__PROMPT 1__. Return each line of the listing below that contains the string "point". Case counts.

Now We Know What Our President Would Read (If He Could Read)
I strongly suspect that this comic is the source for our Presidente’s notion of a “Space Force” to protect us from Inter-Galactic Baddies. Since I happen to know that he can’t read, the source must have been one of his staff, perhaps Mike Pence, who has been looking quite spacey lately—especially since the scuttlebutt is that our next Vice-Presidente may be Ivanka. (She would look particularly good in a space suit, to match the spaciness of her usual facial expression.)
Where Is the “Mission Accomplished” Sign?
Some Other Trump Prospects After Greenland
Our Presidente clearly wants to add to his real estate empire. If he buys Greenland, will it be called Trumpland? Without the ice, wouldn’t it be too barren for him. I have some other ideas for prospective purchases to be added to the burgeoning Trump Empire.
Oz’s Emerald City is a natural, but only if the Golden one can have gold plumbing fixtures installed. It’s a natural property for someone who likes to distract tin men, scarecrows, lions, and little girls by pretending to be something other than what he is, and more powerful.
Duckburg Would Be Even Better to Replenish Funds Lost in Bankruptcies
Scrooge McDuck’s Duckburg would be a much-needed acquisition to allow the Trump to dive in fresh and rather substantial cash reserves which, at present, he doesn’t have. He can replace Donald and his pesky nephews with Jared, Don Jr, and Eric. I’m sure he can find funny names for them. He’s rather good at that.
Pleasure Island from Pinocchio Would Be a Natural Acquisition
A man who likes to grab women by their lady parts would love Pleasure Island. All he has to do is add his name. What do you think of Trump Pleasure Island? It’s too bad that Jeffrey Epstein isn’t around any more to help him populate it with fun subservient underage girls who share his lack of moral compass.
The Ancients Had Some Interesting Practices
According to a Dutch scholar named H. S. Versnel, the ancient Greeks had a practice involving the creation of “curse tablets.” In Memphis in the fourth century BC, the following curse was left etched into a tablet at the Temple of Oserapis:
O Lord Oserapis and you gods who sit enthroned together with Oserapis, to you I direct a prayer, I, Artemisia … against the father of my daughter, who robbed her of her death gifts (?) and of her coffin … Exactly in the way that he did injustice to me and my children, in that way Oserapis and the gods should bring it about that he be not buried by his children and that he himself not be able to bury his parents. As long as my accusation against him lies here, may he perish miserably, on land or sea….

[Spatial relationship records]

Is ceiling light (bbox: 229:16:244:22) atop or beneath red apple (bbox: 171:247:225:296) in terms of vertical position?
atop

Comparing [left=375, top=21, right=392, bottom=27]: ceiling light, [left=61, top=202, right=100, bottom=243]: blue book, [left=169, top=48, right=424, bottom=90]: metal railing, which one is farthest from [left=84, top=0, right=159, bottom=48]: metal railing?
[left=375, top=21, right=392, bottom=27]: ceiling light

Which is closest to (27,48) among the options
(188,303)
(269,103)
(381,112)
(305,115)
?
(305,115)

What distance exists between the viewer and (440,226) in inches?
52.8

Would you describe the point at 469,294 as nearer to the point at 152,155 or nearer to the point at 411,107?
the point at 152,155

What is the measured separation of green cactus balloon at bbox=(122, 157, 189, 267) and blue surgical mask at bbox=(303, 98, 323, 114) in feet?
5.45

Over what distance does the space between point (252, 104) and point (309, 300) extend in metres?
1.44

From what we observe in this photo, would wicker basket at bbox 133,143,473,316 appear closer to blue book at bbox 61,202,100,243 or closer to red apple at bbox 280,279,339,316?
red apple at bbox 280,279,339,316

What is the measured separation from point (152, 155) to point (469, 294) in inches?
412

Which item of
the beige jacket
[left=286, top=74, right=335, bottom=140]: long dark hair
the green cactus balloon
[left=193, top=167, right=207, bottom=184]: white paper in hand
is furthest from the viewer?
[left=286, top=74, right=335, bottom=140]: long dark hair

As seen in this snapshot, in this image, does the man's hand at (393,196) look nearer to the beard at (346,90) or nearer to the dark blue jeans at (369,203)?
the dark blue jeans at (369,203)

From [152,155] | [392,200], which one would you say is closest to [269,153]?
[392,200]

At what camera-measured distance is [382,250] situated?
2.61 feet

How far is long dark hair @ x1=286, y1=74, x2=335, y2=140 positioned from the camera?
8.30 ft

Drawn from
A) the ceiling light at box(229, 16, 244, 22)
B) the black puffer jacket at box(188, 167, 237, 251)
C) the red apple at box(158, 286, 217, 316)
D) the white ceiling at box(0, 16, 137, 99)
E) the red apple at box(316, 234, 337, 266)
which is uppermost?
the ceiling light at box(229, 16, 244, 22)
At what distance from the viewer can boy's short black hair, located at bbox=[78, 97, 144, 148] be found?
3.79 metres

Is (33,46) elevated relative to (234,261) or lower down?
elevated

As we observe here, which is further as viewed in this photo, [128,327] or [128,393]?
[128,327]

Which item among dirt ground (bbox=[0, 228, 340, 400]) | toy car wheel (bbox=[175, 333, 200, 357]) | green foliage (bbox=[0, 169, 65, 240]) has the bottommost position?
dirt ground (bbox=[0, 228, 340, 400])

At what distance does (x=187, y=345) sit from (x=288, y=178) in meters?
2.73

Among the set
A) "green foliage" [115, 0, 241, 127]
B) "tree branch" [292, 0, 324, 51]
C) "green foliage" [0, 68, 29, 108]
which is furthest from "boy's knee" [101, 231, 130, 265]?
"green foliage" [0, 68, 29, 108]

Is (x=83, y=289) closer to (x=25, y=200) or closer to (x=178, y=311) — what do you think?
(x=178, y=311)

__PROMPT 2__. Reproduce everything from "Duckburg Would Be Even" down to "good at that." in the political satire post above.

__WRITTEN REPLY 1__.
Would you describe the point at 469,294 as nearer to the point at 152,155 or nearer to the point at 411,107?
the point at 152,155
Over what distance does the space between point (252, 104) and point (309, 300) extend in metres?
What is the measured separation from point (152, 155) to point (469, 294) in inches?

__WRITTEN REPLY 2__.
Duckburg Would Be Even Better to Replenish Funds Lost in Bankruptcies
Scrooge McDuck’s Duckburg would be a much-needed acquisition to allow the Trump to dive in fresh and rather substantial cash reserves which, at present, he doesn’t have. He can replace Donald and his pesky nephews with Jared, Don Jr, and Eric. I’m sure he can find funny names for them. He’s rather good at that.